▶ **ЗАДАНИЕ A**: Какие даты стоят в дневниковом отрывке? Перечислите их все.
▶ **ЗАДАНИЕ B**: Продолжите дневниковый отрывок, начав сразу после его последней фразы.

─── СТАТЬЯ ───

Время обыденное, оно ущербное. Вот вечность — это мгновение, в котором зажато всякое время.

… Не знаю, куда я вставлю эти твои заметки в свои пируэты.

17. 1. 1976. Рената говорила у Лосевых без отклика о двух эстетиках, ориентированной на искусство, на художественно-изобразительные каноны, и экзистенциалистской, ориентированной на жизнь.

15. 2. 1976. Значение есть знак, осуществленный в какой-либо области. Sensus есть то или иное значение знака, а не сам знак. Значение в отличие от знака бесконечно разнообразно. Если приложить к умственной области, то sensus будет смысл; если к настроению, то это будет чувство; если к человеку, то это будет настроение. Так что в одном и том же знаке sensus приобретает разные значения. Значение закреплено не за знаком, а за теми областями, к которым знак применяется.

28. 4. 1976. Пасха — Христос воскресе! — Воистину воскресе! А. Ф вспоминает:

Я там (на родине) впервые появился в 1936 году, и зря сделал, что появился, потому что кроме слез ничего не было… Озверение… Бороться с ветряными мельницами нельзя. Отшибет.

─── РАЗДЕЛ ДАННЫХ ───

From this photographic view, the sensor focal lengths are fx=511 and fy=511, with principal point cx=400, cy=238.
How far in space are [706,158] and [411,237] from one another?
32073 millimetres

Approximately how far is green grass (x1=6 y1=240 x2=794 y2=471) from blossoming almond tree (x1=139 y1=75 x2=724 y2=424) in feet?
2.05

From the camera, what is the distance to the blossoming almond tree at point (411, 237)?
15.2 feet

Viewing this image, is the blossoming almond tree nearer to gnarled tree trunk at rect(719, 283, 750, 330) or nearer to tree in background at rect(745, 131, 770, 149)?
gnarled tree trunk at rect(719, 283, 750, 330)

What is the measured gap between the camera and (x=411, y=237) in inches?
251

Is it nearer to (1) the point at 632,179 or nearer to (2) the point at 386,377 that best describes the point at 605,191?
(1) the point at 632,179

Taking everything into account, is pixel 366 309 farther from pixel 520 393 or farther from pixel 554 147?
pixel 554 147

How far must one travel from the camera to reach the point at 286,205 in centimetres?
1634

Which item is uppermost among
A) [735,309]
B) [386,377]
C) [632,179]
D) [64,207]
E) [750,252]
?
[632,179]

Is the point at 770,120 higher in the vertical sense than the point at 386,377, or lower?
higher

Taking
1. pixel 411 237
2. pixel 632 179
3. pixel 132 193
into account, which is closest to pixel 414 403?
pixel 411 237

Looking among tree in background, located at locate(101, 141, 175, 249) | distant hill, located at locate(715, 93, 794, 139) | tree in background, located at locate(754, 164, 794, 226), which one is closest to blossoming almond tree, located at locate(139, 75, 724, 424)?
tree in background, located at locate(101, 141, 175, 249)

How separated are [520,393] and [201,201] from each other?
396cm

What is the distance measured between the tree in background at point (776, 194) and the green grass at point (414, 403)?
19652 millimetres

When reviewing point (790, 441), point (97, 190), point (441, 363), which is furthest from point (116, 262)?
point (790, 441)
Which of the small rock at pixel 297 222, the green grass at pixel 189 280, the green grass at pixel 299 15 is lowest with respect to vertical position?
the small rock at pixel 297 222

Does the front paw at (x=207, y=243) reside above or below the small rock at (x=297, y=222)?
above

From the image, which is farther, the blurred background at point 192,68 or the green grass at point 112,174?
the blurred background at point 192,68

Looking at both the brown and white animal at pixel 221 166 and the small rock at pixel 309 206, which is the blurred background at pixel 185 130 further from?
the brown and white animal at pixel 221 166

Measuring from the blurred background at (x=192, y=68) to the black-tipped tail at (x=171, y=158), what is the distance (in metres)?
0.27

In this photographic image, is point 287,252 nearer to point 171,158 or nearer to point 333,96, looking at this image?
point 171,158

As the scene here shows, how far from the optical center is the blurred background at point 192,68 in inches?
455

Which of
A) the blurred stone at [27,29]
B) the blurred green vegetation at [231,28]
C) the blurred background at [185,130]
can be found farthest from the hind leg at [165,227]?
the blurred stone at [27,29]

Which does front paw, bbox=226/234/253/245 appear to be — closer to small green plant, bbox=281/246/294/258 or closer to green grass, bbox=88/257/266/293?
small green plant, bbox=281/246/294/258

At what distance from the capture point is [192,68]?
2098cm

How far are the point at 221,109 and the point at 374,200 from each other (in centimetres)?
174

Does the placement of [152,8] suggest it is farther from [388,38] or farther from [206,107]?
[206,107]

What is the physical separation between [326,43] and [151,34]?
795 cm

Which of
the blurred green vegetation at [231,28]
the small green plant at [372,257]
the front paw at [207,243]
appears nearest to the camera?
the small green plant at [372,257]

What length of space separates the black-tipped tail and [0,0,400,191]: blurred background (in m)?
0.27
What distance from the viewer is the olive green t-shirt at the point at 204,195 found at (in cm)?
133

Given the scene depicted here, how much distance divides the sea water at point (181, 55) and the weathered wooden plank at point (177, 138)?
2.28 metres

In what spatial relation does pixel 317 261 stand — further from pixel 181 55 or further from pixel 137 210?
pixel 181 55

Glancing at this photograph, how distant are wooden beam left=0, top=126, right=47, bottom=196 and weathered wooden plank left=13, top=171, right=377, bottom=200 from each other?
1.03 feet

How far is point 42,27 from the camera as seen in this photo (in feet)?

───

▶ **ОТВЕТ A**: 17. 1. 1976; 15. 2. 1976; 28. 4. 1976

▶ **ОТВЕТ B**:
23. 5. 1976…. Я всегда держался абсолютного долготерпения и стойкости. Но теперь не хочу работать. Ничего не хочу делать. Сейчас болею, потому что эти дьяволы сумели как-то у меня… сумели как-то в последний период жизни подорвать почву под ногами.

А. Ф. рассказывает о Ваче и о своем нежелании идти к Долгову[251].

Сейчас я оказываюсь каким-то всадником без головы. Потому что моя история эстетики без последних двух томов всё равно что всадник без головы. И этот всадник без головы стал немного дрейфовать… Не знаю, придется ли мне еще с тобой работать. Может быть, я тебя еще вызову. А может быть, уже и никогда не вызову.

1. 6. 1976, вторник. В прошлый четверг А. Ф. звонил мне, прося две страницы изложения De pulchritudine Николая Кузанского. Сегодня я пришел, и он забыл о назначении, второй раз подряд. Он отослал своего нового мальчика, который пришел заниматься; он лежит с радикулитом. Он меня все-таки принял; он с трудом говорил, и когда расспрашивал меня о неоплатонизме у Николая Кузанского, то мысль его срывалась; тем заметнее обнажилось, как цепко он держался и держится основной схемы неоплатонизма: Единое, Эманация, Исхождения, Ум.

Он отдыхал на своей узкой кушетке, покрывшись легким одеялом. Боль расходится по всему телу. «Я валялся на даче на траве, вот и приобрел радикулит». От боли он как в кошмаре что-то снимал с губ, но лежал ровно и терпеливо. Аза Алибековна считает, что дело в излишке снотворного; этот излишек сказывается каждый год. А. Ф. жаловался, что не успеет до отъезда на дачу доделать работу, ему уже ясную.

… Я же не могу слушать музыку без всякого анализа, тупо слушать. Я анализирую: вот одна тема, вот другая. Так что я всё равно думаю (доктор посоветовал ему не думать).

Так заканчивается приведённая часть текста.